My parents decided that they would let me choose if and when I would be baptized. I think this taught me that my relationship with Christ is personal and something that I need to believe in because of my own heart, not because of someone else's choice. But, being part of a loving congregation taught me that my relationship with Christ is also communal, because you need the community to guide and teach you in the faith. You need the community to be present as you ask hard questions and interpret the Scriptures. And so it was that as my relationship with the church I was intending was forged--so was my relationship with Christ.

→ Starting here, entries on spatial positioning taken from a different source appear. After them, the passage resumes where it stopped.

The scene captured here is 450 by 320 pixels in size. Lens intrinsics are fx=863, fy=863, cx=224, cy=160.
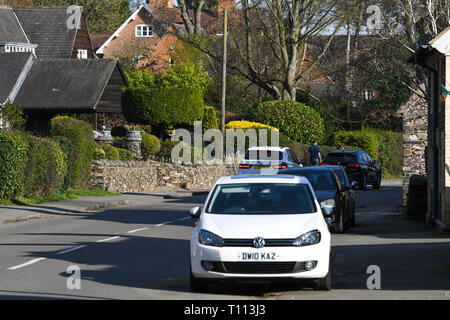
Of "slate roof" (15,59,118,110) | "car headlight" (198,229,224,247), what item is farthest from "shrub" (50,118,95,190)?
"slate roof" (15,59,118,110)

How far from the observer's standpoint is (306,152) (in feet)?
159

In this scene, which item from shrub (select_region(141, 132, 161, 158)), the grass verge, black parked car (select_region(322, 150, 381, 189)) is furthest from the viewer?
shrub (select_region(141, 132, 161, 158))

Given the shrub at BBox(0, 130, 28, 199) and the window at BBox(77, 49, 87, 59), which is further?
the window at BBox(77, 49, 87, 59)

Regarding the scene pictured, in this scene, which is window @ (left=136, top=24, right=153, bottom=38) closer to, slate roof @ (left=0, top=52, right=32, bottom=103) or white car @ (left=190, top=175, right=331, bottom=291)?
slate roof @ (left=0, top=52, right=32, bottom=103)

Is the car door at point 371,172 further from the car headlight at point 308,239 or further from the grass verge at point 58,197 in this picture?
the car headlight at point 308,239

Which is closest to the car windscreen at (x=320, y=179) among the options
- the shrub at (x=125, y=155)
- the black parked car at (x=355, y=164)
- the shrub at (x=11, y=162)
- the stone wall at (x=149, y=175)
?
the shrub at (x=11, y=162)

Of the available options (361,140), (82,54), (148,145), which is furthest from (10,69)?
(361,140)

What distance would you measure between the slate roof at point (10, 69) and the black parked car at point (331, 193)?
37.5 meters

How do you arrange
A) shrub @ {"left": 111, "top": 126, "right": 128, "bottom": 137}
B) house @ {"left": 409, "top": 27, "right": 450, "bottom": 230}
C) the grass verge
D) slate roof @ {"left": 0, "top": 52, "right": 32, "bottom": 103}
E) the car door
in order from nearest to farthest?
house @ {"left": 409, "top": 27, "right": 450, "bottom": 230} → the grass verge → the car door → shrub @ {"left": 111, "top": 126, "right": 128, "bottom": 137} → slate roof @ {"left": 0, "top": 52, "right": 32, "bottom": 103}

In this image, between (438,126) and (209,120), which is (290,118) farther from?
(438,126)

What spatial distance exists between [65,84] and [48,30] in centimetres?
1278

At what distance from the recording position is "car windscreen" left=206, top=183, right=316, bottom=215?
1196 cm

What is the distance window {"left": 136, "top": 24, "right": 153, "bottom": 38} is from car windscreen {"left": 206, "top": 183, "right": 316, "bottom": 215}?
2817 inches

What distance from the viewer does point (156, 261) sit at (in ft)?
48.0
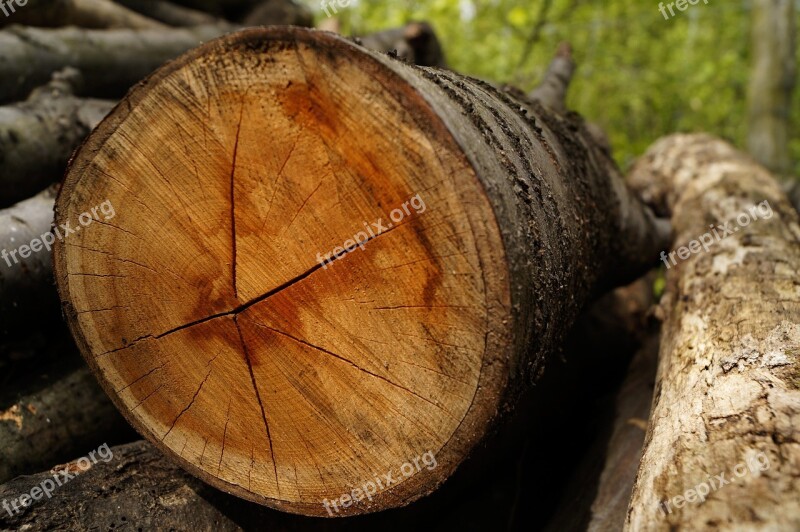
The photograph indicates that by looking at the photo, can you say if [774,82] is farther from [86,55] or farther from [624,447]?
[86,55]

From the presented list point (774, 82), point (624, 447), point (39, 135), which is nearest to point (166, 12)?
point (39, 135)

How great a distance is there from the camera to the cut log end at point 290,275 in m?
1.21

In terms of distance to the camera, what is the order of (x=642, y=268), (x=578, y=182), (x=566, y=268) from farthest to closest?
1. (x=642, y=268)
2. (x=578, y=182)
3. (x=566, y=268)

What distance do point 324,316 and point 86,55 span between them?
8.96 ft

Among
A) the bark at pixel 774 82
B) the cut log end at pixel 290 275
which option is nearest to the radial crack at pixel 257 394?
the cut log end at pixel 290 275

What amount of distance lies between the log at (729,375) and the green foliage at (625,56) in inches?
265

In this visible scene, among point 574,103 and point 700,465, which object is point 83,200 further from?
point 574,103

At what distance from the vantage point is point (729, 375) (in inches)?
63.1

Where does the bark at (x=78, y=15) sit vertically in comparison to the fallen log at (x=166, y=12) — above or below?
below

After my grandfather died and I attended Montreat for the first time-I knew that I wanted to be baptized for certain. Rev. Bill Buchanan baptized me on August 15, 1999. It was his first baptism which creates a special bond for us I think. My dear friend and elder, Jo Carson stood beside me, smiling her gorgeous smile of encouragement. Bedford Presbyterian has large, clear windows that while shaded by shutters, let in shafts of summer sunlight. I remember the bright morning sun beaming on the mint green carpet at my feet. My family and friends sat in pews in front of me. And I truly felt that I had people who loved both before and behind me. The choir sat robed in maroon in the choir loft behind me (don't touch the brass railing please) and youth sat above me in the balcony (don't let the golf pencils roll off the edge please). I remember the water being cool on my head, warmed by Bill's hand as he pressed down on me in the name of the Father, Son, and Holy Spirit. I remember the calm in Bill's voice and the smile in his eyes.

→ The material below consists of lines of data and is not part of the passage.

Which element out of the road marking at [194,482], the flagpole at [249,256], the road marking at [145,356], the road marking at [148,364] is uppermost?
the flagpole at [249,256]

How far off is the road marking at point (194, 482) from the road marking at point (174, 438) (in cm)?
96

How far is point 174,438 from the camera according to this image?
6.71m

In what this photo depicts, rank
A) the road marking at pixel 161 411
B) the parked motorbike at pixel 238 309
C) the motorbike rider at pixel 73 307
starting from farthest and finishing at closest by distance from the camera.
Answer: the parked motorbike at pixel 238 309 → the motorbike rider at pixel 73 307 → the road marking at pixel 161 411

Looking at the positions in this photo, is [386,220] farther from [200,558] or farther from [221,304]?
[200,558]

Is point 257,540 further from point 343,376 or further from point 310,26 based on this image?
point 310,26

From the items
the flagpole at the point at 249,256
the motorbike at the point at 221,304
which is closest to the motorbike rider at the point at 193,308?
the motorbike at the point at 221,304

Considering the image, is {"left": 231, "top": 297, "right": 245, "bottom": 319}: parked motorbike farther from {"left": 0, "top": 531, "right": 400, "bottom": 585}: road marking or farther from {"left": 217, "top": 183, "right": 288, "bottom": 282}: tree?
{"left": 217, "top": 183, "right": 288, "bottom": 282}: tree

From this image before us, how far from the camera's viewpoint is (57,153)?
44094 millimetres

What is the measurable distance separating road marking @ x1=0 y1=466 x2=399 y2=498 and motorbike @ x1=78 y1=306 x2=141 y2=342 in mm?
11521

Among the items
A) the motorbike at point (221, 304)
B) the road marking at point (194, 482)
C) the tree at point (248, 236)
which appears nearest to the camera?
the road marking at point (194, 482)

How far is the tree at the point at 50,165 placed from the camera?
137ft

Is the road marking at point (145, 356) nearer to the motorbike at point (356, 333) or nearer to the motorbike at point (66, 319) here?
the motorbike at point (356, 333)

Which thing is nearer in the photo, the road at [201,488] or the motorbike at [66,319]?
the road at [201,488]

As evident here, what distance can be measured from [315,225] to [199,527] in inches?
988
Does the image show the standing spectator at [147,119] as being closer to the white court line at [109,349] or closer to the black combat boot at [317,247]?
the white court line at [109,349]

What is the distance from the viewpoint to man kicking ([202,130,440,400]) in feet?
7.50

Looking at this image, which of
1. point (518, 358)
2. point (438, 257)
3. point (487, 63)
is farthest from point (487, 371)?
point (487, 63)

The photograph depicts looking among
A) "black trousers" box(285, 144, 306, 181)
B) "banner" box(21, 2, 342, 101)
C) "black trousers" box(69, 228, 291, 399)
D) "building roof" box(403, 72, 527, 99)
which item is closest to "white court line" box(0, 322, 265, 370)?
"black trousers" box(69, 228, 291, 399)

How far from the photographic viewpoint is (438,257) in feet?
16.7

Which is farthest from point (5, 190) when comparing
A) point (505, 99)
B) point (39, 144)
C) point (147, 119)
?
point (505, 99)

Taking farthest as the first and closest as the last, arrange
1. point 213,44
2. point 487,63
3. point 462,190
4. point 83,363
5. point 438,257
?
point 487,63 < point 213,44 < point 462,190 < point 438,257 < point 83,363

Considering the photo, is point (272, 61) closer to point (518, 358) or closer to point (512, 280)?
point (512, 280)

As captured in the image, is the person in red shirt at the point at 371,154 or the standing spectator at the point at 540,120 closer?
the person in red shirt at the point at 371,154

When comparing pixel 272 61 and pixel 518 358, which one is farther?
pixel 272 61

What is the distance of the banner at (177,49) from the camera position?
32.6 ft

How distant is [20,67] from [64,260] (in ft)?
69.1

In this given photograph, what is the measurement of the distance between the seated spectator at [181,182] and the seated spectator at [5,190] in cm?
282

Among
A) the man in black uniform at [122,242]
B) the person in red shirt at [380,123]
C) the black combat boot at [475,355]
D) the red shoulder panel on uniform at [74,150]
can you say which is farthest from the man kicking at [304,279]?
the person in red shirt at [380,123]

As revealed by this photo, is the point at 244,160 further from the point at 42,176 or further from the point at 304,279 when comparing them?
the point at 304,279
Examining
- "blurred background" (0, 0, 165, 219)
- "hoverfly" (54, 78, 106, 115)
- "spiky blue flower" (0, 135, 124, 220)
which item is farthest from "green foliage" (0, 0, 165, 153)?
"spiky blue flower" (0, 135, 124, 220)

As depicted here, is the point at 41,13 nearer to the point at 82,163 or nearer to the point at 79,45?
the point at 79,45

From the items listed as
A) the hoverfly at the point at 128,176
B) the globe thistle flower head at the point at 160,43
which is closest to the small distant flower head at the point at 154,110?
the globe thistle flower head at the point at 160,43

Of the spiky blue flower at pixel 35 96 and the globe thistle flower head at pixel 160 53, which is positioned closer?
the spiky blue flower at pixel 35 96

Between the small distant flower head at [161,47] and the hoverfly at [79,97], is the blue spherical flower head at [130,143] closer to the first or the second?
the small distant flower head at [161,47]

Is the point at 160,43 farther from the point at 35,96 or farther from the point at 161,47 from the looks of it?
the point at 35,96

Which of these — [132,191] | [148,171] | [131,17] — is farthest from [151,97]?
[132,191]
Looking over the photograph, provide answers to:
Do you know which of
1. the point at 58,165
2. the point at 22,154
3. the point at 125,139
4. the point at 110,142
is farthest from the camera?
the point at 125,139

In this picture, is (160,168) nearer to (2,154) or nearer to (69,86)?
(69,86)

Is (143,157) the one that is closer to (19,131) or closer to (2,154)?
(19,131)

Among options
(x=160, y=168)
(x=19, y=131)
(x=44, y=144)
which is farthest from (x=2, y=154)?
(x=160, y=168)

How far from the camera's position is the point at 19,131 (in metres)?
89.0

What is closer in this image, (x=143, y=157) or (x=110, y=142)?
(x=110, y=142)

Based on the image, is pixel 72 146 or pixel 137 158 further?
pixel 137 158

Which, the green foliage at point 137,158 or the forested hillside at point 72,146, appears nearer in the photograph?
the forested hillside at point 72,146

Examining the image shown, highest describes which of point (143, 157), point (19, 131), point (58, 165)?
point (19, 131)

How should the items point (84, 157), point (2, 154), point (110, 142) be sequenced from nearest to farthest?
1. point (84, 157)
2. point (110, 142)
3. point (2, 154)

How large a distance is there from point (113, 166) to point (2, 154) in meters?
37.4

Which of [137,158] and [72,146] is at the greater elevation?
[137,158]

We had a party that day at home, after worship. Why wouldn't we? Neighbors, church families, close friends, and teenagers piled plates high and scattered around the house in fellowship. Gertie, our basset hound wove her way in and out of legs, hoping to catch some fallen scraps. As she exited through the doggie door, so did Bill and Aimee's daughter, Elli-in close pursuit.
I was given a Teen Study Bible in a sturdy zipper case. Since that time treasured scraps of tangible faith have been folded between the pages and stuffed in side pockets. There is a letter there from my friend John, who wrote to me when my grandfather died. There is a little packet of confetti from when we attended a Millennium youth conference in Indianapolis. There are pictures from that trip as well as ones from Montreat and Massanetta. The pages are highlighted with Scriptures that mean the most to me and bookmarked with quotes or lyrics that spoke to my teenage heart. There's a swatch of terrycloth to remind me of my baptism. The first of my Montreat wristbands. So many other baubles and notes that I can scarcely zip the thing much less carry it anywhere. But, if I am looking to the Bible for solace and not for study...this is still the Bible to which I turn.
I guess we never forget our roots and these are mine.